■ Goal
Render the stretch of records from the line containing "this 1344×896 image." through the line containing "crack in concrete [0, 446, 914, 887]" as a two-column CSV with the header text,answer and one row per record. Put each value in a single quoted field, with line breaks replaced by spaces.

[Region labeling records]

(begin)

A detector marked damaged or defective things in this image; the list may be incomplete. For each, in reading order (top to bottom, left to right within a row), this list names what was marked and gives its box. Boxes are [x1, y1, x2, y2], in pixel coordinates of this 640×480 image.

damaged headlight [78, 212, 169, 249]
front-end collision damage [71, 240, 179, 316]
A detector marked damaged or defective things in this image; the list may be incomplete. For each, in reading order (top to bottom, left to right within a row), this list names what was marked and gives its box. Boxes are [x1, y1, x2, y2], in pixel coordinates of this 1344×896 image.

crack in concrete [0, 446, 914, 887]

(end)
(begin)

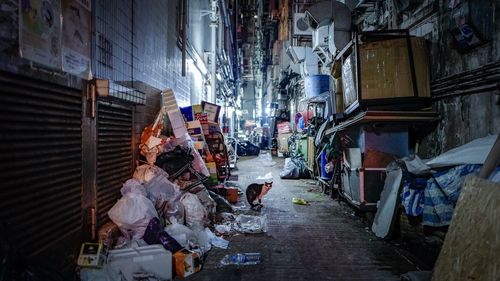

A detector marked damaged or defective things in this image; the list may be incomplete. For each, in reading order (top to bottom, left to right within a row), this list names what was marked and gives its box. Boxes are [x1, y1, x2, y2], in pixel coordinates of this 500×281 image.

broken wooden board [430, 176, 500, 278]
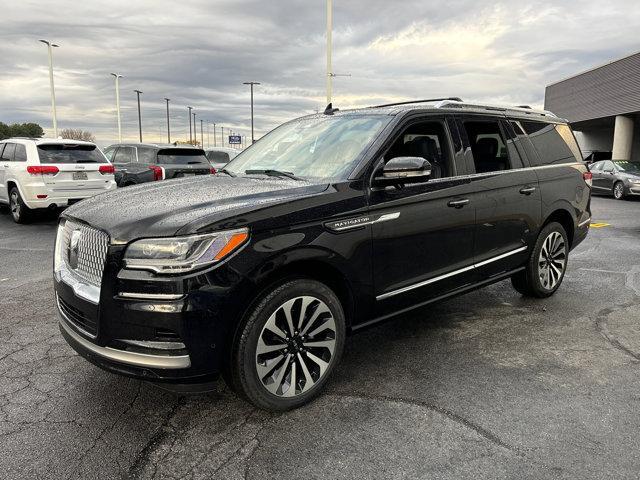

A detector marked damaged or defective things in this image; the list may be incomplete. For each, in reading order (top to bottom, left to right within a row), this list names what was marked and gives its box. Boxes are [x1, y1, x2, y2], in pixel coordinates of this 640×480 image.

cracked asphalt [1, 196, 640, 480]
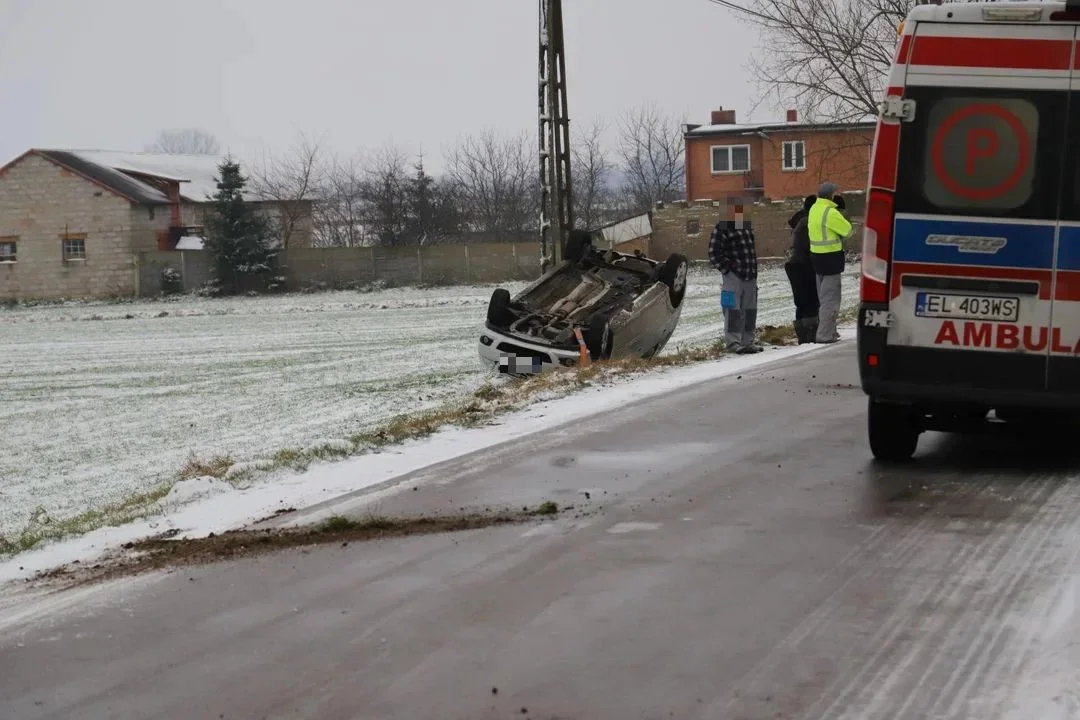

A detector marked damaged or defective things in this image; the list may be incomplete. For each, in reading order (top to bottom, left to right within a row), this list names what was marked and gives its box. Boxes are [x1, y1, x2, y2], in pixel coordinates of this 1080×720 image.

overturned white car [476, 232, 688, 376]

(end)

■ Task solution
text,answer
"A detector marked damaged or defective things in this image; the list may be incomplete. For each, in reading order (top to bottom, left to right within a row), this list names what was marked and gives its box. Boxes are [x1, y1, x2, y2], in pixel coordinates of this 1344×896 image.","crack in concrete [0, 446, 914, 887]"